Ровно через полчаса прогулки конвоир отрывисто брякал: «Обратно!» – и Штольберг уныло возвращался в опостылевшую ему квартиру Биттнера. Ведь арест был домашний. Пока…
Ему принесли его чемодан из автомашины. Все было цело, даже дневник. Штольберг не сомневался, что его прочли. Но никаких последствий. Пока…
Биттнер переменился. Уже не было деланно приятельских бесед вечерами за бутылкой мозельвейна. Бледное лицо гауптштурмфюрера было холодно, даже надменно. На раздраженный вопрос Штольберга: «Долго ли я буду торчать здесь?» – Биттнер ответил вопросом:
– Почему вы спрашиваете об этом меня?
– Ведь вы мой тюремщик!
Биттнер провел мизинцем по своим фюрерским усикам и сказал скучающим голосом:
– Я не тюремщик, я следователь. Следствие по вашему делу продолжается.
– Мне надо послать отчет генералу Мантейфелю. Ведь он должен знать, куда девался его специальный курьер!
– Уже сделано, – ответил Биттнер коротко.
Генералу было совсем не до Штольберга. Он и забыл о незначительном капитане, которого он послал в 6-ю армию, когда положение на фронте было другим. Сейчас все круто переменилось. Убедившись в безуспешности арденнского наступления, Гитлер приказал ударить на прилегающий с юга к Арденнам Эльзас.
31 декабря в 23 часа, за час до Нового года, началось это новое наступление – из Битша на Пфальцбург и с Кольмарского плацдарма (то есть уже по ту сторону Рейна) на Сабернский проход в Вогезах. А тот, кто владеет Сабернский проходом, владеет Страсбургом, черт побери! «Ах, опять эти горы! В печенке они у нас, будь они прокляты», – ворчали солдаты, подталкивая буксующие машины. Но эти же горы укрывали передвижения немецких войск.

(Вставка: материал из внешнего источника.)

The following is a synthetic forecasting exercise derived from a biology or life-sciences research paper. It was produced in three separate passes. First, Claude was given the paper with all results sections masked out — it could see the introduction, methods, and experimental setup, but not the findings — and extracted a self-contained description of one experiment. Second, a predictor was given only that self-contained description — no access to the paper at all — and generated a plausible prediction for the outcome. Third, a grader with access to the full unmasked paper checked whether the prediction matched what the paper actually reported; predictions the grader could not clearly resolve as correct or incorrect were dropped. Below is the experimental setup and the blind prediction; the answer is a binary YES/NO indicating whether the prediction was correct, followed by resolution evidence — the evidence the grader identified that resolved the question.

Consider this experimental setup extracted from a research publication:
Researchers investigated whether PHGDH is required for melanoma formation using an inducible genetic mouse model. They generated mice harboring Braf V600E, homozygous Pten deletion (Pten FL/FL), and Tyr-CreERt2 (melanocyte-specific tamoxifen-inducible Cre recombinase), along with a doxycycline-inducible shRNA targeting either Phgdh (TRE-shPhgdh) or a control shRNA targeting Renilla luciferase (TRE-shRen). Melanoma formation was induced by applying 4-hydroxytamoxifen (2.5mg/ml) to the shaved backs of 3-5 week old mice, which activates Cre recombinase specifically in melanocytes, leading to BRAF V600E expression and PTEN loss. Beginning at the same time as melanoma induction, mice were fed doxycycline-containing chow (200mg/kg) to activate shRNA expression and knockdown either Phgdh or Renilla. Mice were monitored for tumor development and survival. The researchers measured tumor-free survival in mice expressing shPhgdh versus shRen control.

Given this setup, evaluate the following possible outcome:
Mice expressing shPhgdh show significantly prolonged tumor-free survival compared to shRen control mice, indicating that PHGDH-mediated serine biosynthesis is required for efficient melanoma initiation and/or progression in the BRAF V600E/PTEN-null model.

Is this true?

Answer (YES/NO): YES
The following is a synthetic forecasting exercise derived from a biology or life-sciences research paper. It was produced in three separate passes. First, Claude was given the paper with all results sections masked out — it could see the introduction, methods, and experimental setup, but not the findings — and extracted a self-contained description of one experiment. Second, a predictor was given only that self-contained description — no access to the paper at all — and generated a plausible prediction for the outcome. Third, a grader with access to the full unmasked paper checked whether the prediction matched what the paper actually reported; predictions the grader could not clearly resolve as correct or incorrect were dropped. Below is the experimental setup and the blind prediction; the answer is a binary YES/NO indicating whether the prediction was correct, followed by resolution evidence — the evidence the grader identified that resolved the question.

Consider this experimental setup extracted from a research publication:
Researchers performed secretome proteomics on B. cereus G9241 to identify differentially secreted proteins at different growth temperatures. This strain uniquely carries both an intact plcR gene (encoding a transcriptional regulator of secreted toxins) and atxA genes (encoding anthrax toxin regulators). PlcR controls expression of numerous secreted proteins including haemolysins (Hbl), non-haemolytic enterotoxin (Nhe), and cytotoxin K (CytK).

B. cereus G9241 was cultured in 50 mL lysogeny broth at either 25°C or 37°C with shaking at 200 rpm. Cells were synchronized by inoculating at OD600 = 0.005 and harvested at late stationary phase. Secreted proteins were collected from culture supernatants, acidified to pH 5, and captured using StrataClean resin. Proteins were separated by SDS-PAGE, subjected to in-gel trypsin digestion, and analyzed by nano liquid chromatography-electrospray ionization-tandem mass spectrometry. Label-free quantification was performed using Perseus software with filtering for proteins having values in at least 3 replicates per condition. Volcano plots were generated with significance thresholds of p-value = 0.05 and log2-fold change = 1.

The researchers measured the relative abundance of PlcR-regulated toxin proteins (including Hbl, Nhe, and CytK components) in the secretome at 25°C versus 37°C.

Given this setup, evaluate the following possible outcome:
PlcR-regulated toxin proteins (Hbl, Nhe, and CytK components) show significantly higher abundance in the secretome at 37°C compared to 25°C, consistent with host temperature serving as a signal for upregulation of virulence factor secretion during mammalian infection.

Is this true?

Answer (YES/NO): NO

Кодовое название новой операции – «Северный ветер». Мощное вторжение в Эльзас, неожиданное, как ураганный порыв ветра! И когда – в новогоднюю ночь! Праздничная ночь как элемент гениальной стратегии фюрера. Небось эти сопливенькие американские генералишки благодушествуют за бокалами с шампанским, поскольку «вдову Клико» они временно оттяпали у нас. Вот мы им и врежем! Давай, Гиммлер!